Comment certaines bactéries transforment le CO2 atmosphérique en source de carbone reste encore mal compris. Dans le cadre d’une collaboration franco-portugaise, des scientifiques ont utilisé l’électrochimie pour élucider le mécanisme catalytique de réduction du CO2 par l'enzyme formate déshydrogénase, longtemps débattu. Résultats parus dans la revue Angewandte Chemie Int. Ed.

La transformation biologique du CO2 atmosphérique en glucose se produit dans les plantes grâce à la photosynthèse qui est catalysée par l'enzyme Rubisco. D’autres processus bactériens non photosynthétiques savent aussi valoriser le CO2 et réduire cette molécule en source de carbone directement utilisable par la cellule, comme le pyruvate, le monoxyde de carbone ou encore le formiate. Cette dernière réaction est catalysée par l'enzyme formiate déshydrogénase, et en particulier par son site actif à base de Molybdène/Tungstène. Mais les mécanismes de cette réduction restent encore peu compris.

Des équipes du laboratoire Bioénergétique et ingénierie des protéines (BIP), du laboratoire de chimie bactérienne (LCB, CNRS/Aix-Marseille Université) et de l’ITQB à Lisbonne ont utilisé une méthode cinétique basée sur des mesures d'électrochimie et développée au BIP pour mesurer l’activité de l’enzyme formiate déshydrogénase et clarifier plusieurs questions liées à son mécanisme catalytique. La première concerne la molécule sur laquelle l'enzyme agit, et qu’on appelle substrat:  s’agit-il du CO2 ou du bicarbonate, la forme la plus abondante du CO2 dans des conditions physiologiques ? La preuve que le substrat est bien le CO2 a été apportée par des expériences de mesures d'activité électrochimique résolues en temps réel en suivant l’équilibration lente du rapport CO2/bicarbonate.

La seconde question concerne le cycle catalytique. L'analyse de la façon dont l'activité enzymatique dépend des différents paramètres expérimentaux (concentration en CO2, acidité et potentiel d'électrode) a permis de déterminer l'enchaînement des étapes du cycle catalytique et trancher parmi les hypothèses rencontrées dans la littérature. L’excellente résolution temporelle et le contrôle sur l'état de l'enzyme sont les principaux avantages de la mesure d'activité enzymatique par électrochimie utilisée ici. Ces résultats, à retrouver dans la revue Angewandte Chemie Int.
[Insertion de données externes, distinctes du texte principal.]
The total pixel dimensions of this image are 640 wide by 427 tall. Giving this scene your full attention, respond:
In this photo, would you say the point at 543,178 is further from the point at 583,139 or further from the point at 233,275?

Ed., apportent des éléments clefs dont la chimie pourrait s’inspirer pour valoriser le CO2 atmosphérique.

 
 
 
 
 
 
 
 
 
 
 
 
 
 
 
Structure du site actif de la formiate déshydrogénase de D. vulgaris montrant une sphère de coordination du tungstène (bleu) complètement saturée, ce qui empêche la coordination directe du formiate.© Vincent Fourmond
 

Références

Formate dehydrogenases reduce CO2 rather than HCO3–: an electrochemical demonstration
Marta Meneghello, Ana Rita Oliveira, Aurore Jacq-Bailly, Inês A. C. Pereira, Christophe Léger & Vincent Fourmond, Angewandte Chemie Int. Ed. 2021

doi: 10.1002/anie.202101167 [Author version on HAL]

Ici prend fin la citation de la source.